201705797/1/A1.
Datum uitspraak: 18 april 2018
AFDELING
BESTUURSRECHTSPRAAK
Uitspraak in het geding tussen:
[appellant A] en [appellant B], wonend te Den Haag,
appellanten,
en
het college van burgemeester en wethouders van Den Haag,
verweerder.
Procesverloop
Bij besluit van 20 februari 2017 heeft het college zijn beslissing om jegens [appellant A] op 16 februari 2017 spoedeisende bestuursdwang toe te passen wegens het in strijd met de Afvalstoffenverordening 2010 van de gemeente Den Haag aanbieden van huishoudelijke afvalstoffen, op schrift gesteld. Daarbij heeft het college vermeld dat een gedeelte (€ 126,00) van de kosten van de toepassing van bestuursdwang voor rekening van [appellant A] komt.
Bij besluit van 6 juni 2017, verzonden op 7 juni 2017, heeft het college het door [appellant A] hiertegen gemaakte bezwaar ongegrond verklaard.
Tegen dit besluit hebben [appellant A] en [appellant B] beroep ingesteld.
Het college heeft een verweerschrift ingediend.
De Afdeling heeft de zaak ter zitting behandeld op 9 maart 2018, waar [appellant A] en het college, vertegenwoordigd door mr. R.W. Schrijver, zijn verschenen.
Overwegingen
1. De toepassing van spoedeisende bestuursdwang heeft bestaan uit het verwijderen van een huisvuilzak die op 16 februari 2017 is aangetroffen naast een ondergrondse restafvalcontainer (hierna: orac) ter hoogte van het pand aan de Duchattelstraat 2 te Den Haag. Omdat in de huisvuilzak een kaart is aangetroffen met daarop vermeld de adresgegevens van [appellant A], stelt het college zich op het standpunt dat de huisvuilzak herleidbaar is tot [appellant A]. In reactie op het bezwaar van [appellant A] dat zijn minderjarige dochter [dochter] de huisvuilzak ter inzameling heeft aangeboden, heeft het college zich op het standpunt gesteld dat hij als wettelijk vertegenwoordiger verantwoordelijk is voor gedragingen van zijn dochter, zodat het besluit van 20 februari 2017 terecht aan hem is gericht. De kosten van de spoedeisende bestuursdwang kunnen volgens het college gedeeltelijk op [appellant A] als overtreder worden verhaald.
Ontvankelijkheid beroep
2. Artikel 8:1 van de Algemene wet bestuursrecht (hierna: Awb) luidt: "Een belanghebbende kan tegen een besluit beroep instellen bij de bestuursrechter."

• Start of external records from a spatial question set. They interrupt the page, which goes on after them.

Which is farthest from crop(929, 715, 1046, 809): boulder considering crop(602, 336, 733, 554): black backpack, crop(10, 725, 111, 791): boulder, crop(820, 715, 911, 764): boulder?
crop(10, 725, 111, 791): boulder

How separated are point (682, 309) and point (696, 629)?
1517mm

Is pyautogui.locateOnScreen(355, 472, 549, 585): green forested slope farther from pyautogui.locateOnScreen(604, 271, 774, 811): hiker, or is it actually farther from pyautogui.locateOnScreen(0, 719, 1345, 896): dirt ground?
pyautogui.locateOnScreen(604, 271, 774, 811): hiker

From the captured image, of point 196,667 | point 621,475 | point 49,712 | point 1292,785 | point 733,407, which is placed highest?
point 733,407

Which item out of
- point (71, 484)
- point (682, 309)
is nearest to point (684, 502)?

Artikel 1:2, eerste lid, luidt: "Onder belanghebbende wordt verstaan: degene wiens belang rechtstreeks bij een besluit is betrokken."
2.1. Het besluit van 6 juni 2017 is door het college gericht aan [persoon], waarmee [appellant A] wordt bedoeld. De kosten voor het toepassen van spoedeisende bestuursdwang worden op hem verhaald. [appellant B] is geen belanghebbende bij het besluit van 6 juni 2017. Voor haar heeft dit besluit geen rechtsgevolg. Het hoger beroep, zover ingediend door [appellant B], is niet-ontvankelijk.
Beoordeling beroepsgronden
3. [appellant A] betoogt dat het college hem ten onrechte als overtreder heeft aangemerkt, nu zijn minderjarige dochter [dochter] de huisvuilzak verkeerd ter inzameling heeft aangeboden.
3.1. Artikel 5:25, eerste lid, van de Awb luidt: "De toepassing van bestuursdwang geschiedt op kosten van de overtreder, tenzij deze kosten redelijkerwijze niet of niet geheel te zijnen laste behoren te komen."
Artikel 5:1, tweede lid, luidt: "Onder overtreder wordt verstaan: degene die de overtreding pleegt of medepleegt."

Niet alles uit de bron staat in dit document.